December 18, 2019.
It's been 6 months since last we posted. Angel dog is doing fine and has settled into her routine, we have had to upgrade the crate she occupies during the day - I call it doggie jail with a chain link lock. She busted out of the old one - twice in one day. We know this because she set off the alarm.
Summer was warm and wonderful and we enjoyed our time walking and playing at the park. Now it is cold and dark and muddy at the park and we don't go. Angel is bummed I'm sure.
I hosted Thanksgiving for the first time; I think it went well, lessons learned do not let Bob carve the turkey, do not make Alton Brown's Green Bean Casserole - I know I screwed up something there. And do not invite your niece's Baby Daddy's family 2 days before hand. That was also on me, I read text that I thought said Sister - and included 3 more teenagers. Joy. They were fine - just nothing for them to do while at my home.
Niece #1 A and her brood did not make an appearance. I am an awful person and can say I didn't miss that mess one bit.
I say that now - having said brood at my home last Saturday for Gingerbread Makings... yes, even the boys. Who had .001% interest in doing gingerbread making and then proceeded to attempt to annoy the dog, and destroy my basement. Thankfully there isn't much down there they could destroy I did lock open the dog crate and take the key and threaten them within an inch of their lives if they got near the bar... I guess I was scary enough.
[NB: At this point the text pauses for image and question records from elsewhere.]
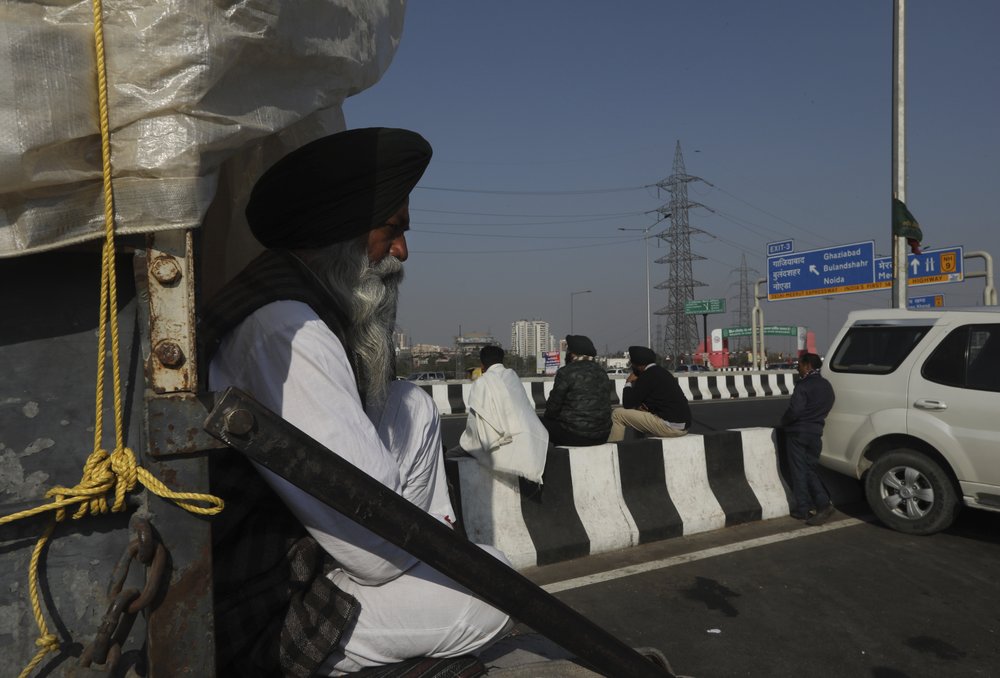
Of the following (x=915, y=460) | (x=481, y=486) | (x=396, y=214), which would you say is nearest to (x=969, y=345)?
(x=915, y=460)

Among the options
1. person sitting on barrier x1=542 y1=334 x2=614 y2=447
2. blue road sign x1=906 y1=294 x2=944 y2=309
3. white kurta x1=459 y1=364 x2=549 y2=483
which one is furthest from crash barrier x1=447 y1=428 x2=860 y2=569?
blue road sign x1=906 y1=294 x2=944 y2=309

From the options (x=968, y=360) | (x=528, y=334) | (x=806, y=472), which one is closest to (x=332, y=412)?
(x=806, y=472)

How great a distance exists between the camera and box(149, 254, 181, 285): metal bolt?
1017 millimetres

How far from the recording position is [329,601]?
1363mm

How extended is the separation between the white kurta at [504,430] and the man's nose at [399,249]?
3709 millimetres

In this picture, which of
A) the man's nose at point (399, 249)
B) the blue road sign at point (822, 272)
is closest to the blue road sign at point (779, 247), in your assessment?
the blue road sign at point (822, 272)

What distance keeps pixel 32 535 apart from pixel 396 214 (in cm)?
91

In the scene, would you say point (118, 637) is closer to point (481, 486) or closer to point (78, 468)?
point (78, 468)

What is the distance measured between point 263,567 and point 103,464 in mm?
434

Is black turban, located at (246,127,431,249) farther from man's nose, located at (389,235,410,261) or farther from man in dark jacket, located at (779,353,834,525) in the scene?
man in dark jacket, located at (779,353,834,525)

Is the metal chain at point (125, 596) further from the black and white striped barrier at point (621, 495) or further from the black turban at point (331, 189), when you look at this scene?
the black and white striped barrier at point (621, 495)

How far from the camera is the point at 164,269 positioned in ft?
3.34

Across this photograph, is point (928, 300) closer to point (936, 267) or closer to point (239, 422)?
point (936, 267)

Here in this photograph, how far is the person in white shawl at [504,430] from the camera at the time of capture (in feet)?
17.2
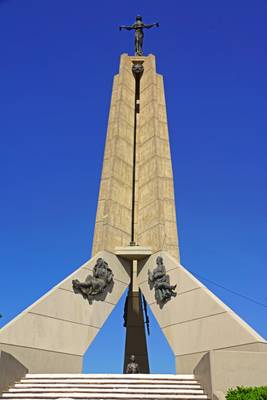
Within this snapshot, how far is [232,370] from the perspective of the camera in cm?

Bubba has been Bubba - we had a MAJOR blow up in July then I left for 3 days for a conference and then he figured out I wasn't kidding and was nearly livable for several months. Then fall and holidays hit and it's back to Grumpy Bubba... even after a trip to Vegas this past weekend - homeboy is still a miserable human to live with.
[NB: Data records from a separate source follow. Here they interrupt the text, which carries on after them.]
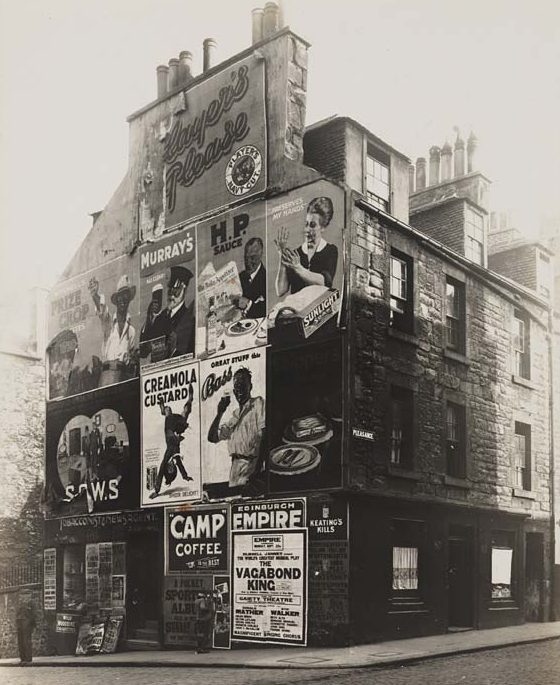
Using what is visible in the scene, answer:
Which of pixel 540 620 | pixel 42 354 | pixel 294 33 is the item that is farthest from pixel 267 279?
pixel 42 354

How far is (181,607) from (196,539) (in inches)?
59.7

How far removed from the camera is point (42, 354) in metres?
29.1

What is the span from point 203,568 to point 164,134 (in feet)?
34.1

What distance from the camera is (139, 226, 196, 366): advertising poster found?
20.4 meters

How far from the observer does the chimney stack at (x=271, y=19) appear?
19.8 metres

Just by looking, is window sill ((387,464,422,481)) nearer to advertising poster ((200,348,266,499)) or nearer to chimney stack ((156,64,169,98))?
advertising poster ((200,348,266,499))

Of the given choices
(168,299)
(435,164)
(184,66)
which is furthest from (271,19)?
(168,299)

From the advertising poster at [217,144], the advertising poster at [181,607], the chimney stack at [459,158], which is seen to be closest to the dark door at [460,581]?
the advertising poster at [181,607]

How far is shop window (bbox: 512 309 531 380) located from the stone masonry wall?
0.23 meters

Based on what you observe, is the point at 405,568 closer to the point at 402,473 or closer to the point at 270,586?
the point at 402,473

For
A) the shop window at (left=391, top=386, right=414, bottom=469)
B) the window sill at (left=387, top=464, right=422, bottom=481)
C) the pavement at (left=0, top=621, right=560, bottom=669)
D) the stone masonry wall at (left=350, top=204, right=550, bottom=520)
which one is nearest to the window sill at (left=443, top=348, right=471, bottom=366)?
the stone masonry wall at (left=350, top=204, right=550, bottom=520)

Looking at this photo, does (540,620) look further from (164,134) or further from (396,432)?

He is complaining about doing things - plans for weekend etc., so I have told him and I intend to stick to it - he's not even going to get asked anymore. I will make my plans and inform him when I will and will not be home. sit your grumpy A$$ home and don't complain about things being planned for you. Now you would think I just put stuff on his calendar and he never had any information on said plans.... it doesn't matter that I ask, check, double check and verify before committing to any date or event - then days before said event - there is generally bitching and moaning about said event and making my life miserable in the process.
Which really brings me to the reason I'm back on the blog. The chant of "I don't like small spaces and showering with others" isn't working as well as it used to. Bubba has got to figure out how to balance life, something he's never been good at. But I am reaching a tipping point, I am seriously tired of being the one person he can vent all his frustration and unhappiness all over - he said last night that I don;t get it. He's right, I don't. I cannot understand, and I do. He wants to go and do but at work is busy and he can't micromanage the way he wants to - oh I know that is 80% of the issue. He is seriously detailed in every part of his life and he doesn't have enough time to deal with it all... the boy needs some way to learn how. He's sucked away my Christmas spirit. I have busted my hump for weeks with the final push tonight, then again on Sunday to get everything wrapped and ready... and his contribution is bitching moaning and make me more crazy that I already am.
I will finish the cookies tonight, I will box them up and enjoy the comments tomorrow at work. I will lug on this crap onto the bus and make it work because that is what I do. I will endure a Christmas day at a freaking Casino - (will document later) and I will go and do what I want when I want and Bubba can stay his butt at home or work, I don't care anymore.
all right off to go find something constructive to do with my time.